### SHORT PROBLEM 1
Name every machine learning classifier mentioned in the LULC classification text.
### SHORT PROBLEM 2
Retype the stretch of the rows from the line containing "In the picture" through the last line of the rows, keeping every character unchanged.

### TEXT TO READ
LULC data at larger scales which has sufficient, updated and accurate details is of utmost importance. Higher classifier accuracy can be obtained by considering a series of composite satellite images which provides data with minimal noise. Nevertheless, generating and processing such data requires high-computing environment (Lück & van Niekerk, 2016). This research intends to use these data to implement and compare the existing machine learning image classifiers on a cloud platform like GEE using Landsat 8 multi-temporal images, along with understanding the ways of sampling training data and its effectiveness. The best suited LULC classifier and training sampling method can then be scaled and applied on a higher resolution image covering larger regions. The outcome of this research can be used by other researchers to perform LULC analysis on large scale data.
1.2.1. Research Objectives
The main aim of this research is to understand the two main aspects of LULC classification – Training sample selection and analysis of machine learning classifiers. Thus the research aims to attain the following objectives:
1. Understand the effect of different stratified training sampling methods using machine learning classifiers
2. Integrate and analyse RVM algorithm on the GEE cloud platform
3. Assess the efficiency of various machine learning classifiers which satisfy the thematic class definition provided by International Geosphere Biosphere Program (IGBP), on GEE
a. The performance of Random Forest, SVM, CART to generate LULC maps from multi- temporal images will also be evaluated in this study.
b. Compare the accuracies of RVM with evaluated machine learning classifiers
1.2.2. Research Questions
The above research objectives can be reached by defining a solution to the following research questions:
1. What is the effect of different training sampling techniques on the accuracy of LULC classification?
a. Do the sampling methods equally affect smaller and larger sized classes?
b. What are the advantages and disadvantages of different methods?
2. How does RVM perform in classifying different LULC classes and What is the effect of training sample size on the classification result?

### MATERIAL SHOWN

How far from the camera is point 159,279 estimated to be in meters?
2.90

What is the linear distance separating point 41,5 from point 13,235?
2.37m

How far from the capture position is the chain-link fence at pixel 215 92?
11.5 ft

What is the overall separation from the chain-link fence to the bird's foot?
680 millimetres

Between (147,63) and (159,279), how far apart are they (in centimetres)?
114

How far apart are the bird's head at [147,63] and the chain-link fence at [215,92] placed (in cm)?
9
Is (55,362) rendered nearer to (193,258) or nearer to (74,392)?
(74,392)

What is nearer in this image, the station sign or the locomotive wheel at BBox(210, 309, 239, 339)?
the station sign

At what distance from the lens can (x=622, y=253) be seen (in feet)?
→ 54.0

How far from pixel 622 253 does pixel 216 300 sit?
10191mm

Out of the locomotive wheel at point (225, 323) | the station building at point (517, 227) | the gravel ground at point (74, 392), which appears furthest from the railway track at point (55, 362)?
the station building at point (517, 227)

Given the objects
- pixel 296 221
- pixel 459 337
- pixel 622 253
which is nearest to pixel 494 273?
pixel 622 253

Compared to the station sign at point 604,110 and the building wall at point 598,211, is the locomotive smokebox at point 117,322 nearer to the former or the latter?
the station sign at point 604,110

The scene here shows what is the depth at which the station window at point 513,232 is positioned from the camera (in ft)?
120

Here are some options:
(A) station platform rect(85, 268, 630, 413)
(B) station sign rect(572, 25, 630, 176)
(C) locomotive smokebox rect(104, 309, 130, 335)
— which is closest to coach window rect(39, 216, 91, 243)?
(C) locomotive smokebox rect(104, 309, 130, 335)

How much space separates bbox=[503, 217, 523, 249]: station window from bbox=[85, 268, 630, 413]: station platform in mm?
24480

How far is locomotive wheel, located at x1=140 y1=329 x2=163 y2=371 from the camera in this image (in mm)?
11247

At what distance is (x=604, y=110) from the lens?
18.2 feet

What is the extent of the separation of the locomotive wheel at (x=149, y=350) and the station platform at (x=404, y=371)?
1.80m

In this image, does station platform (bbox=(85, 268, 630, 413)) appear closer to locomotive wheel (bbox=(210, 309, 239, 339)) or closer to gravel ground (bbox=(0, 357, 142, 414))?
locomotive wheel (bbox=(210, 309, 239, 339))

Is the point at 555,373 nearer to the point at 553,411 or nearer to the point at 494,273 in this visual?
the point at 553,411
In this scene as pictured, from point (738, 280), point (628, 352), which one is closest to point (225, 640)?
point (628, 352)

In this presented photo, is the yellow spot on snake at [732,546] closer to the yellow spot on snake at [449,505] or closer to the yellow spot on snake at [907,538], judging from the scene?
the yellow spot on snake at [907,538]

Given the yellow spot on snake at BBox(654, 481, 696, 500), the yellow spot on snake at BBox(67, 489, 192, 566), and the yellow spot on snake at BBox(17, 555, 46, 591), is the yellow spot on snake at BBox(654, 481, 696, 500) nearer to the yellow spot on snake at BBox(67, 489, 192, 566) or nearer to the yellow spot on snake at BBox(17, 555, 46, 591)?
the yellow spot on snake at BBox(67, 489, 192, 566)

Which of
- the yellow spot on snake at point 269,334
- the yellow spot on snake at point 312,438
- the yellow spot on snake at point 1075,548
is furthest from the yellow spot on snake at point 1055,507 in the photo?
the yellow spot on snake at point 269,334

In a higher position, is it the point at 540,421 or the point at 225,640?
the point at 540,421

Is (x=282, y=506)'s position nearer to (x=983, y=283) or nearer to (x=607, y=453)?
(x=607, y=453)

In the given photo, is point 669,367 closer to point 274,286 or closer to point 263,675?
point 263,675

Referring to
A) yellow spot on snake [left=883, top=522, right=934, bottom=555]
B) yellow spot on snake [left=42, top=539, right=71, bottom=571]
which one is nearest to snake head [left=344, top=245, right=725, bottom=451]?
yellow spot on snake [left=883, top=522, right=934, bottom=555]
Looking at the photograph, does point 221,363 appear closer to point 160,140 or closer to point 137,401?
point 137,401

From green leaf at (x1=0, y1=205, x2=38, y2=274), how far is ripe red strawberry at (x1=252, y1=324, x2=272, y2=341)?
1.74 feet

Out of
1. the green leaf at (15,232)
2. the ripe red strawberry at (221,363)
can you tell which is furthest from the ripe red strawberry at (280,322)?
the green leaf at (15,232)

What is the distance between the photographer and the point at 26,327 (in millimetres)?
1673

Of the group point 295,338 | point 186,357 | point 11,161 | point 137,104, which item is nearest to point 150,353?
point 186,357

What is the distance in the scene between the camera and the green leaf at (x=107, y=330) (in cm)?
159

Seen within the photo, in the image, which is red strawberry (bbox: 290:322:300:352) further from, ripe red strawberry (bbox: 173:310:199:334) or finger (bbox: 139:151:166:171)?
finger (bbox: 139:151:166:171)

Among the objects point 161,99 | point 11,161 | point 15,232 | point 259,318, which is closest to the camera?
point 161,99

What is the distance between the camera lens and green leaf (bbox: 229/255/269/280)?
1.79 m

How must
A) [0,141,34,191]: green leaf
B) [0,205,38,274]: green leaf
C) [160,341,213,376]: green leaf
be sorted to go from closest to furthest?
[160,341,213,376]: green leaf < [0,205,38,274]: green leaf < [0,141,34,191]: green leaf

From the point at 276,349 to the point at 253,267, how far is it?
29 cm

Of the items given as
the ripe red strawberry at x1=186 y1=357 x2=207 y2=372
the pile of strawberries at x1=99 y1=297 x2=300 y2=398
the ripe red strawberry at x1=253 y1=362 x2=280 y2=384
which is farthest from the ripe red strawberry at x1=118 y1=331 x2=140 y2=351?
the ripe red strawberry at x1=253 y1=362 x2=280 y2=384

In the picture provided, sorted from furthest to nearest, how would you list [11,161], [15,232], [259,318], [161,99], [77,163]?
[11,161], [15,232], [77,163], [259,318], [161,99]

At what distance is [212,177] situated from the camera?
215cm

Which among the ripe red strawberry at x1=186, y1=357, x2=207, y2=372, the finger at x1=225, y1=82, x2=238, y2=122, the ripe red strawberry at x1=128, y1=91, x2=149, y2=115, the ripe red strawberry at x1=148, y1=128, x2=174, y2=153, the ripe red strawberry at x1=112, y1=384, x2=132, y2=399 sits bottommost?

### COMPLETE OUTPUT 1
RVM, Random Forest, SVM, CART

### COMPLETE OUTPUT 2
In the picture provided, sorted from furthest to nearest, how would you list [11,161], [15,232], [259,318], [161,99], [77,163]?
[11,161], [15,232], [77,163], [259,318], [161,99]

At what distance is [212,177] situated from the camera?
215cm

Which among the ripe red strawberry at x1=186, y1=357, x2=207, y2=372, the finger at x1=225, y1=82, x2=238, y2=122, the ripe red strawberry at x1=128, y1=91, x2=149, y2=115, the ripe red strawberry at x1=148, y1=128, x2=174, y2=153, the ripe red strawberry at x1=112, y1=384, x2=132, y2=399 sits bottommost?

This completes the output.